An example of analysis that can be done is the change in ridership per borough from one year to the next.
mta <- read.csv("https://raw.githubusercontent.com/okhaimova/DATA-607/master/Project2/MTA%20ridership.csv")
First, I removed some variables and only kept the names of the boroughs and the ridership for each year. Afterwards, I grouped the years into the year variable and the values into ridership. Then I factored the variables and made the ridership variable numeric.
mta <- mta %>%
select(2:8) %>%
set_colnames(c("borough", "2013", "2014", "2015", "2016", "2017", "2018")) %>%
pivot_longer(2:7, names_to = "year", values_to = "ridership")
# factoring the years and boroughs and making ridership numeric
mta$year <- as.factor(mta$year)
mta$borough <- as.factor(mta$borough)
mta$ridership <- as.numeric(gsub(",", "", mta$ridership))
head(mta)
## # A tibble: 6 x 3
## borough year ridership
## <fct> <fct> <dbl>
## 1 Bronx 2013 2961575
## 2 Bronx 2014 2941958
## 3 Bronx 2015 3045205
## 4 Bronx 2016 3038777
## 5 Bronx 2017 2785331
## 6 Bronx 2018 2562443
# Overall average ridership by year
annual <- mta %>%
group_by(year) %>%
summarise(average = mean(ridership))
## `summarise()` ungrouping output (override with `.groups` argument)
annual
## # A tibble: 6 x 2
## year average
## <fct> <dbl>
## 1 2013 4075399.
## 2 2014 4179655.
## 3 2015 4205208.
## 4 2016 4186768.
## 5 2017 4063695.
## 6 2018 3947377.
ggplot(annual, aes(x=year, y=average, group=1)) +
geom_line()+
geom_point() +
ylab("Average Annual Ridership") +
ggtitle("Average Annual Ridership Over Time")

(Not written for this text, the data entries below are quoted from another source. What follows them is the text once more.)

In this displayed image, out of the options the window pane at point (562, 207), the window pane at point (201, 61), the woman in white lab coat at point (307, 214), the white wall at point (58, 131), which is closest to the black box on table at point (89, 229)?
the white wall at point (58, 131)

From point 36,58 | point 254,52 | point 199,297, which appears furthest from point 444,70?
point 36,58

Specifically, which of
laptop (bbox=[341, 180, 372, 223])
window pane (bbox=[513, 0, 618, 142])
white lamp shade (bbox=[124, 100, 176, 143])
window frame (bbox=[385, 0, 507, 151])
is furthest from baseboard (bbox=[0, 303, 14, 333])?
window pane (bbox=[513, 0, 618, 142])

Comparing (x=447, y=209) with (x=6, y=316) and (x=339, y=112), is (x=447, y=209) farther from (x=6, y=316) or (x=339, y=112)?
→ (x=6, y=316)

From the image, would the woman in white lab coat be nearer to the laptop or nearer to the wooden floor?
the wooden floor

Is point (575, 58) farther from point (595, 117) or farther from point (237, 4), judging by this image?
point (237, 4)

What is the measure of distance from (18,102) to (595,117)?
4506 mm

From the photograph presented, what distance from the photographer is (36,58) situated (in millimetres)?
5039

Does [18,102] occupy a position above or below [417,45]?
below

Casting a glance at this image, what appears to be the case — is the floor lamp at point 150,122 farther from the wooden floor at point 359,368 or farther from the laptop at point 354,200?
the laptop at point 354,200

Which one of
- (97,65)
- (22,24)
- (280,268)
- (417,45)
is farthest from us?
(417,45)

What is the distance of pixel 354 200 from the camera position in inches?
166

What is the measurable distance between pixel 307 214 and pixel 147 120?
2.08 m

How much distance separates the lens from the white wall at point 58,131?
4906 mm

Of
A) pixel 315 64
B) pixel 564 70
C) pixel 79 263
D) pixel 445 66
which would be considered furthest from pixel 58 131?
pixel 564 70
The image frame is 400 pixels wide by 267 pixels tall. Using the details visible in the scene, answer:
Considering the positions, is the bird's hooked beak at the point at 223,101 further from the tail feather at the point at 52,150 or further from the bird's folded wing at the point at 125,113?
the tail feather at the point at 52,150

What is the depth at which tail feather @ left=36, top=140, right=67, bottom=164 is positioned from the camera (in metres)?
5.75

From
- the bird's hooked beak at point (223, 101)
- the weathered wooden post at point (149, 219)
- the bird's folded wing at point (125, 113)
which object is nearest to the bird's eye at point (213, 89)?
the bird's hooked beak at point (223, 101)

# Average ridership each borough
boroughannual <- mta %>%
group_by(borough, year) %>%
summarise(average = mean(ridership))
## `summarise()` regrouping output by 'borough' (override with `.groups` argument)
boroughannual %>%
pivot_wider(names_from = year, values_from = average)
## # A tibble: 5 x 7
## # Groups: borough [5]
## borough `2013` `2014` `2015` `2016` `2017` `2018`
## <fct> <dbl> <dbl> <dbl> <dbl> <dbl> <dbl>
## 1 Bronx 2044246. 2089933. 2086337. 2099966. 2048967. 1920210.
## 2 Brooklyn 2371925. 2437738. 2468462. 2449301. 2416386. 2358161.

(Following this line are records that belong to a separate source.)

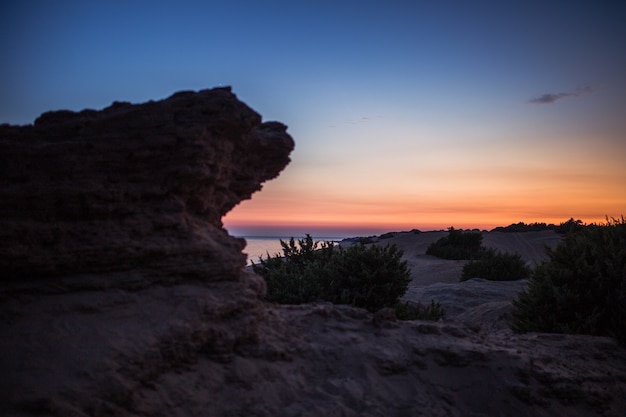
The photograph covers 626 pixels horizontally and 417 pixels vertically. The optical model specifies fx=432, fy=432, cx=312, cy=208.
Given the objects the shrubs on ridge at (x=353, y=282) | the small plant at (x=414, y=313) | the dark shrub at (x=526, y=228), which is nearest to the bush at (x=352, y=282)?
the shrubs on ridge at (x=353, y=282)

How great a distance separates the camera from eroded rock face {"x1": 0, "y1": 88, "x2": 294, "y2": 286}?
425 centimetres

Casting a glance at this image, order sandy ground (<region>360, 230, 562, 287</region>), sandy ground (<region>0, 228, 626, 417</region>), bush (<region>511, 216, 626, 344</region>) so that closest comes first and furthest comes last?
sandy ground (<region>0, 228, 626, 417</region>), bush (<region>511, 216, 626, 344</region>), sandy ground (<region>360, 230, 562, 287</region>)

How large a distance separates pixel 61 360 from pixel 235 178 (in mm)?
3020

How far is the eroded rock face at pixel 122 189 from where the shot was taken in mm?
4250

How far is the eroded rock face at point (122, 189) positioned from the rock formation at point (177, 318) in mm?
14

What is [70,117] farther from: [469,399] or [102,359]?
[469,399]

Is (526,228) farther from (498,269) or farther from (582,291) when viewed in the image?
(582,291)

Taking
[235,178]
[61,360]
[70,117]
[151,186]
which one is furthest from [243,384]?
[70,117]

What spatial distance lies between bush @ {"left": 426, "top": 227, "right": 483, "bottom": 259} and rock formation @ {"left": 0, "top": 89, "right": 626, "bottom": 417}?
62.4 ft

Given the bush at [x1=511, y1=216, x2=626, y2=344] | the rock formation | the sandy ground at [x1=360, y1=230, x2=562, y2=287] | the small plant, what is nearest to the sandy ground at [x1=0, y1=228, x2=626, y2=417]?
the rock formation

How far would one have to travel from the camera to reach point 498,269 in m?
15.8

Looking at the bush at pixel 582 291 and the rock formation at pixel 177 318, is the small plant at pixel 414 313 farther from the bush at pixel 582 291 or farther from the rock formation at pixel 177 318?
the rock formation at pixel 177 318

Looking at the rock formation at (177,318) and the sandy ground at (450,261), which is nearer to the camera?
the rock formation at (177,318)

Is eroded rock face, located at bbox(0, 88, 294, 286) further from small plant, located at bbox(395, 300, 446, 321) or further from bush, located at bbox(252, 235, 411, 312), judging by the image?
small plant, located at bbox(395, 300, 446, 321)
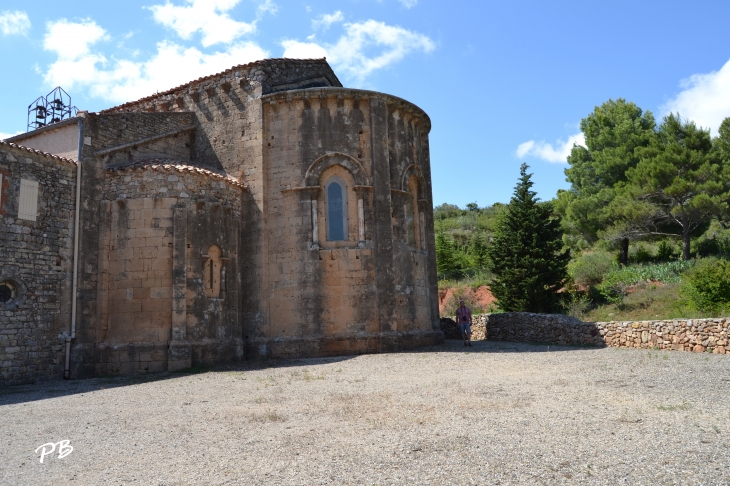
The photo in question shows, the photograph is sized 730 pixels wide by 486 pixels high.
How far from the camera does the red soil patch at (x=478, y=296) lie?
99.3ft

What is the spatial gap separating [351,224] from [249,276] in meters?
3.18

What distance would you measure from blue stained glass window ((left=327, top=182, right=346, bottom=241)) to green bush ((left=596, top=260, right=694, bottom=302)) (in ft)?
42.6

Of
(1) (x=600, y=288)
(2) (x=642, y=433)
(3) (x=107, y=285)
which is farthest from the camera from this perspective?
(1) (x=600, y=288)

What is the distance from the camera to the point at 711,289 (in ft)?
54.6

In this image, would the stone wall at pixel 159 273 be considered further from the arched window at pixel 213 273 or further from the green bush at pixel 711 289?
the green bush at pixel 711 289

## 3 Manhattan 8106404. 8321578. 8358968. 8307783. 8024126. 7835550.
## 4 Queens 3090748. 3155941. 3176318. 3181482. 3056963. 2945640.
## 5 Staten Island 4628850 4662582 4701436. 4723261 4613752 4387587
ggplot(boroughannual, aes(x=year, y=average, group = borough, color = borough)) +
geom_line()+
geom_point() +
ylab("Average Annual Ridership") +
ggtitle("Average Annual Ridership Over Time by Borough")
Overall, it can be seen that the average annual ridership over time increased and then decreased after 2015. It is also evident that ridership for each borough increased and then decreased.